No caso analisado, a consumidora havia contratado,
por meio da plataforma digital, uma hospedagem para viagem em família durante a
virada do ano, com pagamento antecipado de parte do valor. Mesmo com a reserva
confirmada, o cancelamento ocorreu às vésperas da viagem, sem oferta de
realocação ou qualquer tipo de assistência, frustrando o planejamento do
período de lazer.
Ao analisar o recurso, o relator destacou que a
empresa intermediadora integra a cadeia de consumo e, por isso, responde
solidariamente pelos prejuízos causados ao consumidor, ainda que o cancelamento
tenha partido do estabelecimento responsável pela hospedagem. Para o colegiado,
a ausência de solução diante do problema violou a confiança legítima do
consumidor e caracterizou falha na prestação do serviço.

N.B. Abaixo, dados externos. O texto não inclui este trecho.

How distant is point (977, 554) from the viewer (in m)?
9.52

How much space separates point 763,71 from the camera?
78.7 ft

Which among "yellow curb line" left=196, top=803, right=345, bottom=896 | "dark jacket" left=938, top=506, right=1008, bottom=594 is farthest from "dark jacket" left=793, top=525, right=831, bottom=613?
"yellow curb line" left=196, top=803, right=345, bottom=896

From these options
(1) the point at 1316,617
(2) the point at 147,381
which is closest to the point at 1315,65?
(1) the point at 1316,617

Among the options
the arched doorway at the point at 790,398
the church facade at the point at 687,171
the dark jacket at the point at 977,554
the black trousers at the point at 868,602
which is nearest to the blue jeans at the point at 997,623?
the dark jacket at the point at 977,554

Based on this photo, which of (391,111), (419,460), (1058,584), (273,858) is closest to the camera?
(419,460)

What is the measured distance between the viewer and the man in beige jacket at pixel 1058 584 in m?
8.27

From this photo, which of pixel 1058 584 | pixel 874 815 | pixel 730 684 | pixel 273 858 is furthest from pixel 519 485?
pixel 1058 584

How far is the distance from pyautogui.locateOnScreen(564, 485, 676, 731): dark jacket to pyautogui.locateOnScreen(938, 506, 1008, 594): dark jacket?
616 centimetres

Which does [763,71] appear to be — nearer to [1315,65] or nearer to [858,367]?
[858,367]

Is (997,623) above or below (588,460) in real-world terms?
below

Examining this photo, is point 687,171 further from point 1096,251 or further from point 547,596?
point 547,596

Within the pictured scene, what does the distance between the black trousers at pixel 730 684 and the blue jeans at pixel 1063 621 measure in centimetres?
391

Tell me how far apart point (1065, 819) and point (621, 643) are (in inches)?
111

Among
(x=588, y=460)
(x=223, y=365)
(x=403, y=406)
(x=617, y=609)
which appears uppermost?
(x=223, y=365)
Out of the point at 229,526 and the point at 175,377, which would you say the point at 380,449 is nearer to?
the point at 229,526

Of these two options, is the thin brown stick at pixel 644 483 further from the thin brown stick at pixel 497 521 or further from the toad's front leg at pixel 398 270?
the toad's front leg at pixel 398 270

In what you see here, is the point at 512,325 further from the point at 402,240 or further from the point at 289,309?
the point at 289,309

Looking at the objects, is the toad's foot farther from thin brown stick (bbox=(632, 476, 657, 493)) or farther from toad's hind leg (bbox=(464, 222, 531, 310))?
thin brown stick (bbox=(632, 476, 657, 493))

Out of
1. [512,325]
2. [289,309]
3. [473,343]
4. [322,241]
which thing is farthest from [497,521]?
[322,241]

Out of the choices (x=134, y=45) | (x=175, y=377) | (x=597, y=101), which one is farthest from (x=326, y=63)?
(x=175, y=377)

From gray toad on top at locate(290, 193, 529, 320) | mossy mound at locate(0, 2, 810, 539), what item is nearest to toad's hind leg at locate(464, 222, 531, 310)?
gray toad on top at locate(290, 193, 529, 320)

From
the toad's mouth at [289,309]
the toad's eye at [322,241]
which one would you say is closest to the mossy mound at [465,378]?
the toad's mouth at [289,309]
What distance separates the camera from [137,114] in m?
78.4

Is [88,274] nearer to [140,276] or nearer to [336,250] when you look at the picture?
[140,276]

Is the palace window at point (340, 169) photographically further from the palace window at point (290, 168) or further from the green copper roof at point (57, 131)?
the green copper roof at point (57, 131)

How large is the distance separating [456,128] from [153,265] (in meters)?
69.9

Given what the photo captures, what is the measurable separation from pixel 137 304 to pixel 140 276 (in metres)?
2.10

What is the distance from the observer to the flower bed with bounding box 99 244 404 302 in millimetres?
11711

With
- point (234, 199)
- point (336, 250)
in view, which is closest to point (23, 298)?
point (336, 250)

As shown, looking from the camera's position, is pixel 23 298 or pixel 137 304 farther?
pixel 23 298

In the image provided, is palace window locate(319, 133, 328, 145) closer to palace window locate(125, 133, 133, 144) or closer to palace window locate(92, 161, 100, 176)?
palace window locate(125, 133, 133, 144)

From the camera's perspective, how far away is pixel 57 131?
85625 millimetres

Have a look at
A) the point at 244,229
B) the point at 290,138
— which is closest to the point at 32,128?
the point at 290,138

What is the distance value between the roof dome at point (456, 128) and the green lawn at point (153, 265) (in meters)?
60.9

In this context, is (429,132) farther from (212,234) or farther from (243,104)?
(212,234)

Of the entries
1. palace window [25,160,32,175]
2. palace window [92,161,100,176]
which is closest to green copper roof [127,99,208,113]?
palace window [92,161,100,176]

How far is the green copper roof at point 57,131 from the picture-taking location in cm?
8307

O Tribunal também afastou o argumento de que a
situação se trataria de mero aborrecimento. Segundo o entendimento adotado, o
cancelamento em cima da hora, em data sensível como o Réveillon, envolvendo
viagem familiar e sem qualquer suporte ao consumidor, ultrapassa os transtornos
cotidianos e configura dano moral indenizável.
Embora tenha mantido a condenação, a Câmara
entendeu que o valor fixado inicialmente para os danos morais era excessivo e
decidiu reduzi-lo para R$ 7 mil, por considerar a quantia mais adequada aos
critérios de razoabilidade e proporcionalidade, sem afastar o caráter
compensatório e pedagógico da medida.
Com isso, o recurso foi parcialmente provido para ajustar o valor da indenização por dano moral, permanecendo a condenação pelos prejuízos materiais e a responsabilidade da plataforma pelos danos causados.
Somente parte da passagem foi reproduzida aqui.